PASSAGE SHOWN:
↓↓↓

What's the big deal with sex really? It's just sex people! You don't have to blow your life's savings for it

FIREWORKS
By Sarah Haluwa | September 6th 2020

Cheating has now been accepted as part and parcel of our lives. It feels like there is usually another woman (or two) on the side who, is more than willing to get it on with a married man regardless of his age, social or financial status. So, the boss will be cheating with the receptionist, the guard in his company will be having it on with the tea lady, the water vendor with the maid at his home…yaani it’s a thriving economy! But cheating doesn’t come cheap.

Cheating can be so draining, for men that is. It requires effort and financial muscle. Most of the time, it’s not even worth it. Just coz she clenches her butt to give you the impression that her vagina is tighter than a Mormon virgin doesn’t mean it will be worth it. The first few days are the worst, because the man goes overboard to impress this new catch who is open to the dumb idea of helping you cheat. Chances are she has to summon strength from the spirits of barley to have your ugly ass on top of her without her barfing. So, you throw in a crate of beer and since beer needs company to go down well, a mkono wa mbuzi has to be added on the grill. That’s already thousands you didn’t need to waste on food and drinks alone.

Since you can’t risk bumping into the pastor who pronounced you a husband to your wife, or any of the witnesses at the wedding, you are forced to seek out a joint away from your mtaa to avoid being busted. That’s  another unnecessary expenditure in fuel or cab money.  Remember, you are yet to get her to bed, but a quarter of your salary is already gone. If finally you strike a lungula deal, you have to cough up more cash for a hotel. And accommodation doesn't come cheap. A very modest, wishful budget for accommodation is probably about Sh3k for bed only - if you are lucky, they'll throw in useless breakfast, with tea that looks and tastes like urine, measly bread slices that feel like cobblestone. Anything cheaper than Sh3k is a dingy, bug-infested and filthy hole.

↑↑↑

LISTED RECORDS:
↓↓↓

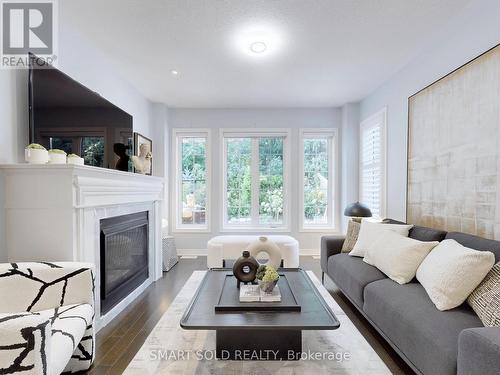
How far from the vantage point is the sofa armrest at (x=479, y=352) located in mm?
1098

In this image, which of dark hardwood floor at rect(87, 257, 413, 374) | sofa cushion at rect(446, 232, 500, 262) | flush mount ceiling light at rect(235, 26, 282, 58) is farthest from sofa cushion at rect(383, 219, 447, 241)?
flush mount ceiling light at rect(235, 26, 282, 58)

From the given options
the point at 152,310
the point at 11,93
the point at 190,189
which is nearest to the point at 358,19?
the point at 11,93

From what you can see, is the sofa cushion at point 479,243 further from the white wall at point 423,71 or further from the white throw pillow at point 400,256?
the white wall at point 423,71

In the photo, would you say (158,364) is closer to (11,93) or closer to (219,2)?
(11,93)

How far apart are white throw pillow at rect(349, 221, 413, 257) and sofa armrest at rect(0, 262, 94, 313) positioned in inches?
99.9

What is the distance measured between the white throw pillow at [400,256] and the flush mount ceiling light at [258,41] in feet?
7.22

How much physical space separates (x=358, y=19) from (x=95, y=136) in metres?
2.66

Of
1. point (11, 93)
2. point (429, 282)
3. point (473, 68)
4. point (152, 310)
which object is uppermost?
point (473, 68)

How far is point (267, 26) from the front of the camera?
261cm

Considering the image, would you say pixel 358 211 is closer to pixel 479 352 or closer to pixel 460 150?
pixel 460 150

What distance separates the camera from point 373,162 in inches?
176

↑↑↑

EXERCISE INSTRUCTIONS:
- A) Reproduce the column on cheating word for word, starting at "Since you can’t" and ending at "and filthy hole.".
- B) Pick up the column on cheating after its final sentence and keep writing it.
The rows come from a separate source and have no connection to the column on cheating.

RESULTS IN ORDER:
- A)
Since you can’t risk bumping into the pastor who pronounced you a husband to your wife, or any of the witnesses at the wedding, you are forced to seek out a joint away from your mtaa to avoid being busted. That’s  another unnecessary expenditure in fuel or cab money.  Remember, you are yet to get her to bed, but a quarter of your salary is already gone. If finally you strike a lungula deal, you have to cough up more cash for a hotel. And accommodation doesn't come cheap. A very modest, wishful budget for accommodation is probably about Sh3k for bed only - if you are lucky, they'll throw in useless breakfast, with tea that looks and tastes like urine, measly bread slices that feel like cobblestone. Anything cheaper than Sh3k is a dingy, bug-infested and filthy hole.

- B)
Add to the already ballooning budget miscellaneous expenses like condoms, airtime, a token of appreciation for her time and half your salary is gone. Those who are stupid imagine crashing at a woman's place is cheaper. Oh, you poor, silly men! Here's the thing. You can’t go to a woman’s house without her emotionally cornering you into paying the rent, and deservedly so. Then other bills start streaming in - high blood pressure medication for her mum in the village. Factor in same medication for yourself, as chances are you will one day bump into a co-sponsor in that house! 

Now, if the woman happens to be a single mother, you are in for a really expensive ride.  There will be demands for school fee, medical insurance and grocery. Instead of spending your cash and time to better the lot of  your wife and kids, siblings and parents; you will be caring for a family that would never be yours, all in the name of pussy. And after all that, your kuni will occasionally still refuse to rise to the occasion. 

What's the big deal with sex really? It's just sex people! You don't have to blow your life's savings for it. You probably don’t  even love the woman, and she's just suffering your company because of the cash she gets out of it.

Why can't men stop thinking with their willies. This is a no-brainer!